A C Ó R D Ã O 6ª Turma GMKA/dl/dng
I - AGRAVO EM RECURSO DE REVISTA. LEI Nº 13.467/2017. RECLAMADA. CONTRATO DE TRABALHO INICIADO ANTES DA LEI 13.467/2017 E EM CURSO NA SUA VIGÊNCIA. HORAS IN ITINERE. DISCUSSÃO ACERCA DA APLICAÇÃO DA NOVA REDAÇÃO DO § 2º DO ART. 58 DA CLT AOS CONTRATOS DE TRABALHO EM CURSO À ÉPOCA DA ENTRADA EM VIGOR DA LEI Nº 13.467/17 A decisão monocrática reconheceu a transcendência jurídica da matéria, porém negou seguimento ao recurso de revista, considerando que a alteração legislativa que suprimiu ou alterou direito às horas in itinere não alcança os contratos daqueles trabalhadores que já possuíam o direito a seu pagamento. Incontroverso que o contrato de trabalho foi iniciado em 16/01/2013 e encerrado em 11/04/2019.

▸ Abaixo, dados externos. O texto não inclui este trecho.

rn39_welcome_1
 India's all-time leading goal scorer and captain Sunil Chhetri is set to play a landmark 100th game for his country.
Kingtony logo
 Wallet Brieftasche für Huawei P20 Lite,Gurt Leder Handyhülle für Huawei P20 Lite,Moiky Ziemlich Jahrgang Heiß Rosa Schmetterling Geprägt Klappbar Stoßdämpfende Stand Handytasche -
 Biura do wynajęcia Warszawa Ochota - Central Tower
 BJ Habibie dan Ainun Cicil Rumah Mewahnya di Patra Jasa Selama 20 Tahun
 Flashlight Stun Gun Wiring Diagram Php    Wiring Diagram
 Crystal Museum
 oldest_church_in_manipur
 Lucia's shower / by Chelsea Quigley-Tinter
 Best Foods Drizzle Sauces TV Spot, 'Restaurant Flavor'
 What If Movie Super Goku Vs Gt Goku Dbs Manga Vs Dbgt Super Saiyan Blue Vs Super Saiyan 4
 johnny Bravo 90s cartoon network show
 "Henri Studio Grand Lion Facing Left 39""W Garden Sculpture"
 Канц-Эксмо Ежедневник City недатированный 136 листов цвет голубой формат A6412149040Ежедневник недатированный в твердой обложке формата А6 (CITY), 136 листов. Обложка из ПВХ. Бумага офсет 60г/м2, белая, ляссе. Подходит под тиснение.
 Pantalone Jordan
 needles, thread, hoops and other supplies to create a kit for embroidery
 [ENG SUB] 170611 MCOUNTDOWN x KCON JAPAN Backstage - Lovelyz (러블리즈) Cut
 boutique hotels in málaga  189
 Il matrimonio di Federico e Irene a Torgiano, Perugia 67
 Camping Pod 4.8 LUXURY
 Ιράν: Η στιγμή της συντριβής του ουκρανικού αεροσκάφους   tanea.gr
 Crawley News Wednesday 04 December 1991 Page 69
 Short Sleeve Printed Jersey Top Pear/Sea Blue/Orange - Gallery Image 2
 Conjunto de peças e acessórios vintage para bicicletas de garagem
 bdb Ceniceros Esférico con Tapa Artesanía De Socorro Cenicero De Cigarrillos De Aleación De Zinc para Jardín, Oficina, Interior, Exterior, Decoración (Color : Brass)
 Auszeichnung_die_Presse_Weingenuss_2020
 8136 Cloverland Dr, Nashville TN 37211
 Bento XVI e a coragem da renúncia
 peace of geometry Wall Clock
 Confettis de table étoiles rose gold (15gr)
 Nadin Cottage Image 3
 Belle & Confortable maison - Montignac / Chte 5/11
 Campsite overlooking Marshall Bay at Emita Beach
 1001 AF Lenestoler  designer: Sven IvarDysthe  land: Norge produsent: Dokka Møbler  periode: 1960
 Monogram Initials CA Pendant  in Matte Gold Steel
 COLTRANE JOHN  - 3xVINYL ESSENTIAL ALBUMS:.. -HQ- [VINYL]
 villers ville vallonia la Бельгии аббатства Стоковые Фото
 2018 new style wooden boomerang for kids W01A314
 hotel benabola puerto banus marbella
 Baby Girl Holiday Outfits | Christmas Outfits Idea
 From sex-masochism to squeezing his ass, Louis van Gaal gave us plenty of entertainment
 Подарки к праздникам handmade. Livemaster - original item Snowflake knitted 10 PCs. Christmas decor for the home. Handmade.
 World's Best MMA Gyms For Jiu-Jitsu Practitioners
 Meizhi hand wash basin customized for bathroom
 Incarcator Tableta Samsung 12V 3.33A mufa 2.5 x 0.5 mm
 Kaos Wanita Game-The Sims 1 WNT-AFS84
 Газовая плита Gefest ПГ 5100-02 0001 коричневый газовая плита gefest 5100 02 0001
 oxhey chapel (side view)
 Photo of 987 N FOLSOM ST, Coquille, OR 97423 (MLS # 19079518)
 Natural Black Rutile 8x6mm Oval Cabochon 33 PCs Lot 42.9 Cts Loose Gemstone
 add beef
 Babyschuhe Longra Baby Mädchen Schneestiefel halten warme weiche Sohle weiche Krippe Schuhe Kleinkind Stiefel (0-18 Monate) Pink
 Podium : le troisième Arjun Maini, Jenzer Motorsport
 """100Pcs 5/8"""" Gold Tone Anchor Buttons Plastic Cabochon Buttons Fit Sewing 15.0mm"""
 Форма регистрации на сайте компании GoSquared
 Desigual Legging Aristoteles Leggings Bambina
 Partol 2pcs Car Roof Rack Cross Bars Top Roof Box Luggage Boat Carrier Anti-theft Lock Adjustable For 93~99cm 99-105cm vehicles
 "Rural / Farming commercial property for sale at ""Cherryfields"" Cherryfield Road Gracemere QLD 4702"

O Pleno do TST, na sessão de 25/11/2024, no IncJulgRREmbRep - 528-80.2018.5.14.0004 (Tema 23), por maioria, decidiu que a Lei nº 13.467/2017 se aplica de forma imediata aos contratos de trabalho em curso, no que tange aos direitos decorrentes de lei com fatos geradores concretizados a partir de sua vigência. Assim, o provimento do agravo é medida que se impõe, a fim de melhor analisar a controvérsia. Agravo a que se dá provimento.
II - RECURSO DE REVISTA. RECLAMADA. LEI Nº 13.467/2017. CONTRATO DE TRABALHO INICIADO ANTES DA LEI 13.467/2017 E EM CURSO NA SUA VIGÊNCIA. HORAS IN ITINERE. DISCUSSÃO ACERCA DA APLICAÇÃO DA NOVA REDAÇÃO DO § 2º DO ART. 58 DA CLT AOS CONTRATOS DE TRABALHO EM CURSO À ÉPOCA DA ENTRADA EM VIGOR DA LEI Nº 13.467/17 Incontroverso que o contrato de trabalho foi iniciado em 16/01/2013 e encerrado em 11/04/2019.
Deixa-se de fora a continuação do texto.